There's child I know that really is a happy child. He knows how to play with toys and have fun with friends. He has smiled and laughed in my presence. He has danced to music and has played outside on the slide. These wonderful moments have to be caught here and there, because while this child has moments of being happy, most of the time he cries.
Even though this child is really young, I've been able to see what's going on inside his head. The child will start to allow himself to play and have fun, but then will remind himself that he doesn't want to be there. He will remind himself that he would rather be with Mommy. He will remind himself that he doesn't feel comfortable. He might even be feeling guilty that he's enjoying things away from home.
And as a childcare provider, I have to keep gently reminding him that he's safe, that he's in a place where he's loved, that his friends are all having fun and that he can have fun, too. I have to try to communicate to him that his neagtive thoughts aren't reasonable.
But as a human, I realize that I'm too much like that child. I'll allow little things to gnaw at me, bringing on guilt and shame that really isn't at all reasonable. I'll allow myself to get overwhelmed by things that aren't really that big of a deal. I'll start looking around at what others have, and I'll start wondering what must be wrong with me if I don't also have those things. And like that child I know, I'll rob myself of joy by letting myself get into the "stinkin thinkin" mindset.
I'm not sure who originally coined the phrase "stinkin thinkin," but I'll always remember it as being a trademark statement from one of my college professors, who was also my work study boss. This man was one-of-a-kind. He would come in from teaching, and I'd be grading papers. He'd be singing some song about his sweetheart and put my name into it, then he'd look at me and say, "How are you today, love? You aren't doing any of that stinkin thinkin, are you?"

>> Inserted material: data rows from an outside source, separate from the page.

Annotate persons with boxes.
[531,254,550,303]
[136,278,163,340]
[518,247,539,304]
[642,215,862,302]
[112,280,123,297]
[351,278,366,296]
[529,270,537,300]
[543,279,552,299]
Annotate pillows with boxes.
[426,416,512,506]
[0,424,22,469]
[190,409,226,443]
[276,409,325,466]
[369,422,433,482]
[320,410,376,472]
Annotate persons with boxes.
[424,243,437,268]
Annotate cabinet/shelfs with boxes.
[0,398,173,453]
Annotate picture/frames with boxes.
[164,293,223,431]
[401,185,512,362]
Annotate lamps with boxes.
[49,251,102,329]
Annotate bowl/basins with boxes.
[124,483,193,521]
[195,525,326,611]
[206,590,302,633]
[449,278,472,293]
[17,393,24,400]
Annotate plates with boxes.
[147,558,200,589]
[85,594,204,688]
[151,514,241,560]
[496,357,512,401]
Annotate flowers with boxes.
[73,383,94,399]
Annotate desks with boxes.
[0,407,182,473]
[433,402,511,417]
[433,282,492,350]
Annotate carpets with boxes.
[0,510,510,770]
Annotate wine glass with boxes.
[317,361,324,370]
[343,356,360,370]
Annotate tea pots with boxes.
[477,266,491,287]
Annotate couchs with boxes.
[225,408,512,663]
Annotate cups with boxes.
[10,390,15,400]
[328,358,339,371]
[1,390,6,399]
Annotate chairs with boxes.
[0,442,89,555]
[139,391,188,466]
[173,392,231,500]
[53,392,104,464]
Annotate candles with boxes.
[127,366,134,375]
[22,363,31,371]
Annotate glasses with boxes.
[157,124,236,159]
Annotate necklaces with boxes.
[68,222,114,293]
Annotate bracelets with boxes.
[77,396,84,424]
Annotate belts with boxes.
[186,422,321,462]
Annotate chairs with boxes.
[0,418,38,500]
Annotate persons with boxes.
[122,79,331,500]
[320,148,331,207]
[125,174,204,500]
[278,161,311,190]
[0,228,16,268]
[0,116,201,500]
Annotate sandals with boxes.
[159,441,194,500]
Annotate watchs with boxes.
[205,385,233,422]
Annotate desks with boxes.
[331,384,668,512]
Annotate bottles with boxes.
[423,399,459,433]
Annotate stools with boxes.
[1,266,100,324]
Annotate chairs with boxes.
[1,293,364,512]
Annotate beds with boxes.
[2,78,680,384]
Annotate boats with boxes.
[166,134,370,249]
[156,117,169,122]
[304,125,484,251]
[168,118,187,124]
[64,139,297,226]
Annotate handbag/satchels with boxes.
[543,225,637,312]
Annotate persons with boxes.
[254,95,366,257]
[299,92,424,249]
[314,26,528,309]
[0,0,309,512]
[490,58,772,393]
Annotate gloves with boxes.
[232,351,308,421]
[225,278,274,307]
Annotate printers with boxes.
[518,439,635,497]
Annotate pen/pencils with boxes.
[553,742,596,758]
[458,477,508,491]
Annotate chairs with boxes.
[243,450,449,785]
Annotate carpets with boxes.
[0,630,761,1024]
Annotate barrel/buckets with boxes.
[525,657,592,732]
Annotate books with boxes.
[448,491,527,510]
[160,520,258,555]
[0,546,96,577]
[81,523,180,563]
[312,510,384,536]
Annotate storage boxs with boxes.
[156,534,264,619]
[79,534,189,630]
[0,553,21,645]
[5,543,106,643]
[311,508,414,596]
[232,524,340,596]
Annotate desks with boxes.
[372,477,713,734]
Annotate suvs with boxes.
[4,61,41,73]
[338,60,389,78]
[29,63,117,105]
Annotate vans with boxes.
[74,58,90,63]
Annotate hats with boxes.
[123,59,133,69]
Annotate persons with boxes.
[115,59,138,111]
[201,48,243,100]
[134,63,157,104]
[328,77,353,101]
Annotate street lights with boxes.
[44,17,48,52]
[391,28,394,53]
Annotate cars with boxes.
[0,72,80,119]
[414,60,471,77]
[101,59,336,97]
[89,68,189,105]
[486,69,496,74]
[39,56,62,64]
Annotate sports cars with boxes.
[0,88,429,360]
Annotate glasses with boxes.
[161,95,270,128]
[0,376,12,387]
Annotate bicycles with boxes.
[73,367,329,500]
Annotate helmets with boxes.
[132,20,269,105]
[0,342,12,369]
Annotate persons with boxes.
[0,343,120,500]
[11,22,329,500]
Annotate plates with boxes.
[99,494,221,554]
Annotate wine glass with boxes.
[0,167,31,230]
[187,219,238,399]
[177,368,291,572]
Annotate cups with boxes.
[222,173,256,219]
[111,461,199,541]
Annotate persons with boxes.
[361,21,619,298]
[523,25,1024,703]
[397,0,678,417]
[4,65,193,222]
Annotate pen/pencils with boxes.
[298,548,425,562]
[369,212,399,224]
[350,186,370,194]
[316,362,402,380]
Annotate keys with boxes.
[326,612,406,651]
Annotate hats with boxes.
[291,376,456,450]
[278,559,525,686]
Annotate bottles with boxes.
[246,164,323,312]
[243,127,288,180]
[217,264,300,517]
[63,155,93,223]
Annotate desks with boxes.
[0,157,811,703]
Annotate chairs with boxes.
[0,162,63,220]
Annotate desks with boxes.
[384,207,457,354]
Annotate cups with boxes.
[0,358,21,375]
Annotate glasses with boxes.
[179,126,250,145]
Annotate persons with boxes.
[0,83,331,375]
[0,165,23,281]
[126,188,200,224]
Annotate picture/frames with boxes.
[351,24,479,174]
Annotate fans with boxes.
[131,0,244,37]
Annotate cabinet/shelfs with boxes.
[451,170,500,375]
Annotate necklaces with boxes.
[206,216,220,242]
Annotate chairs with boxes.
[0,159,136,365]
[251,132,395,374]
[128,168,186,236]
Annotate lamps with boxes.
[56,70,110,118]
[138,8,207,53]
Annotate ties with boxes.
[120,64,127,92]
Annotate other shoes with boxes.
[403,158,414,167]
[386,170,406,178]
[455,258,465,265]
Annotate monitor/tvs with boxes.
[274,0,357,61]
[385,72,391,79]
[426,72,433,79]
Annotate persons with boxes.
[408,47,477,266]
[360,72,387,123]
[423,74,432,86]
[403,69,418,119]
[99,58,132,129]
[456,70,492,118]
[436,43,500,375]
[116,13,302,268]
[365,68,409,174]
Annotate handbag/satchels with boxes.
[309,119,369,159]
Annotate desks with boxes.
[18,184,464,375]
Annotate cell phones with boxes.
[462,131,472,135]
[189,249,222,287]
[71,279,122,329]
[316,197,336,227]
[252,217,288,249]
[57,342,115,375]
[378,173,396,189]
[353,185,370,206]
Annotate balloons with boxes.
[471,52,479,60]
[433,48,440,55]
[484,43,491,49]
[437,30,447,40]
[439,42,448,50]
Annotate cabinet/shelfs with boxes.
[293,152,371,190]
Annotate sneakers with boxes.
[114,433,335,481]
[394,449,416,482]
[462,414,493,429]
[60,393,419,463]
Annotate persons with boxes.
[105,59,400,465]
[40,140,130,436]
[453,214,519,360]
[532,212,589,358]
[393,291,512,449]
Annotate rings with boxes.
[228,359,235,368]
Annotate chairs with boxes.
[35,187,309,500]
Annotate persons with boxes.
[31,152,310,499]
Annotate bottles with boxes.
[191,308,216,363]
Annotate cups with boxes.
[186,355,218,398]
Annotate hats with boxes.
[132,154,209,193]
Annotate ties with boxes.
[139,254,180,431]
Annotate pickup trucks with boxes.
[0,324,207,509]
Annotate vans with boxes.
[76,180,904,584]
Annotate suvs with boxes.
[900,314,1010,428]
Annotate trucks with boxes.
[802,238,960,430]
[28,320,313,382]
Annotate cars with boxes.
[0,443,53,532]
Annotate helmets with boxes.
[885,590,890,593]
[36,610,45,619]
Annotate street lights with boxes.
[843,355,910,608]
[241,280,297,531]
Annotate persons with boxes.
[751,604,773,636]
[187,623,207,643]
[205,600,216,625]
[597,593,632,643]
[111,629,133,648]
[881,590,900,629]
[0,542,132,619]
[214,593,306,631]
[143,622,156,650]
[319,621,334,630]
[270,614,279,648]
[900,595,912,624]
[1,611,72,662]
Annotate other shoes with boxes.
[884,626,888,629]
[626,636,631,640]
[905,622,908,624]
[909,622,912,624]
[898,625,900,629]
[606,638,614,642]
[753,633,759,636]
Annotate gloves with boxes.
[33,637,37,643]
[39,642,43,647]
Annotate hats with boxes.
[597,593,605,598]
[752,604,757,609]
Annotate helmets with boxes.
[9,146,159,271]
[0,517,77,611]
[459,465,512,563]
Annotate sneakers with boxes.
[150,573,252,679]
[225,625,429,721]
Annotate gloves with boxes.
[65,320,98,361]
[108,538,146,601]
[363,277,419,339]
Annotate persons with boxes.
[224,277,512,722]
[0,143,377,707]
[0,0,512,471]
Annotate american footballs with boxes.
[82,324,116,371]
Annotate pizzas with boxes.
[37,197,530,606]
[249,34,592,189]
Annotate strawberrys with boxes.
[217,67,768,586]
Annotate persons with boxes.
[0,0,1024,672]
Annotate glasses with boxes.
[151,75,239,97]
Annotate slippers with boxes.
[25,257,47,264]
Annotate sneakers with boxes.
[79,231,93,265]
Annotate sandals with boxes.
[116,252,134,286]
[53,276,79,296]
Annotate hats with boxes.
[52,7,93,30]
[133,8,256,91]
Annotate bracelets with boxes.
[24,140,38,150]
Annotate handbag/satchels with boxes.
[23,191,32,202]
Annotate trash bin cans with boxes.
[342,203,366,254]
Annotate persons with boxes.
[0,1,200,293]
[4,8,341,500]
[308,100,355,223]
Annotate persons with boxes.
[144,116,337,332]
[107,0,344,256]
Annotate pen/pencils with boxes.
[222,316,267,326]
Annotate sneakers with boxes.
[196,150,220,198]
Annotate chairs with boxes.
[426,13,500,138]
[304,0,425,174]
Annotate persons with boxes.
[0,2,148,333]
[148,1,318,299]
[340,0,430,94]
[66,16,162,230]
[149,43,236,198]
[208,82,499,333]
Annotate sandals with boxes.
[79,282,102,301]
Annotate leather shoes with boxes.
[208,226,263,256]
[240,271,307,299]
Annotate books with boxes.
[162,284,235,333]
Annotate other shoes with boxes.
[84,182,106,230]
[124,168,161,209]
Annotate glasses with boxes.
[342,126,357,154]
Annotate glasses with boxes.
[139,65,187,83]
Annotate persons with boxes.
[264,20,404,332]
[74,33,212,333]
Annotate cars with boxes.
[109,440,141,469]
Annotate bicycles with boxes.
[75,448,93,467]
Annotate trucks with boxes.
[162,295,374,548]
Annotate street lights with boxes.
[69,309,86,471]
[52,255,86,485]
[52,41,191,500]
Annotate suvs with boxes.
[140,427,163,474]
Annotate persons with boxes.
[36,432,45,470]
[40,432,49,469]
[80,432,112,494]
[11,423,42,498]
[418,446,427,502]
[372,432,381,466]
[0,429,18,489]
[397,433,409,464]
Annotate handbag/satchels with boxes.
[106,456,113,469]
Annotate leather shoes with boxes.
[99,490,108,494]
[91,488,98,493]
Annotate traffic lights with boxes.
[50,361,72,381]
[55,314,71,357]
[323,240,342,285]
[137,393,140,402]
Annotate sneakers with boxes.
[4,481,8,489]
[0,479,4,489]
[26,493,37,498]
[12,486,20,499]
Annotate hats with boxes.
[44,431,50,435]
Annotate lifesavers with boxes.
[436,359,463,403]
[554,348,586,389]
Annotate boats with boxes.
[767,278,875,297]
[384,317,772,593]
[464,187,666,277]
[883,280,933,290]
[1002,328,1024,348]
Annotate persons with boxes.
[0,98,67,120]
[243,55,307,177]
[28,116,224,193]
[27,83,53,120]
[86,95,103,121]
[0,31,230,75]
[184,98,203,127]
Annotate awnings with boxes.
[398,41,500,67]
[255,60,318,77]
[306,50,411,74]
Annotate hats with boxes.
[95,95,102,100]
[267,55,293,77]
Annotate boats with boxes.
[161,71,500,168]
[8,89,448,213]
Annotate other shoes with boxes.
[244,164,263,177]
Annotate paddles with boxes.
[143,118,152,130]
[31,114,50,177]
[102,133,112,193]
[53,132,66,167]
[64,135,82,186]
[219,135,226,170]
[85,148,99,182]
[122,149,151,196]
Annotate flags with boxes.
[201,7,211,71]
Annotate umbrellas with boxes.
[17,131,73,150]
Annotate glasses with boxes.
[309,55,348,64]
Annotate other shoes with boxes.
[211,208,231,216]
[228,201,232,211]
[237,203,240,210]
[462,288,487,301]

And I'd say no, but in college, I figure "stinkin thinkin" was about all I did. I'm probably going to always struggle with anxiety on some level, but in college it was pretty bad. So I got a bunch of magic markers (I've said it before and I'll say it again, what's so magical about them?) and some cardstock, and I wrote Philippians 4:6-7 on it. Then I hung it over my bed as a reminder to not be so anxious. That's a pretty popular passage, but I'll post it here, along with the surrounding verses:
"Rejoice in the Lord always; again I will say, rejoice! 5 Let your gentle spirit be known to all men. The Lord is near. 6 Be anxious for nothing, but in everything by prayer and supplication with thanksgiving let your requests be made known to God. 7 And the peace of God, which surpasses all comprehension, will guard your hearts and your minds in Christ Jesus.
8 Finally, brethren, whatever is true, whatever is honorable, whatever is right, whatever is pure, whatever is lovely, whatever is of good repute, if there is any excellence and if anything worthy of praise, dwell on these things."
This is a great passage, but lately I've found myself drawn less to verses 6-7, and more towards verse 8.
There are so many things in this world that call for our attention and our thoughts. And if I let myself believe all the lies of Satan--that I have to be perfect, that mistakes aren't tolerable, that people don't really know or love me, that I have to create my own worth apart from Christ...then I'll let myself get stuck in the trap of believing I'll never be good enough, and that there's no hope.
Satan is clever in that he gives us half-truths. The thing is, I really never will be good enough. But...there is SO much hope. I don't have to be good enough. My worth is in Christ. And if I daily renew my mind, thinking, dwelling on whatever is true, whatever is honorable, whatever is right, whatever is pure, whatever is lovely, whatever is of good repute, the things that are excellent and worthy of praise--then I'm not going to have room for Satan's lies. Not even his half-truths.
If I'm honest with myself, the times when I allow myself to get the most depressed are the times when I'm most focused on myself. There's not too much about me that's excellent or praise-worthy. It's when I dwell on serving others, on worshipping God, that I am most honoring to His Kingdom.
The child in my class is learning that it's okay to think about good things. I, too, am learning to remind myself of the truth, so I can leave that stinkin thinkin behind.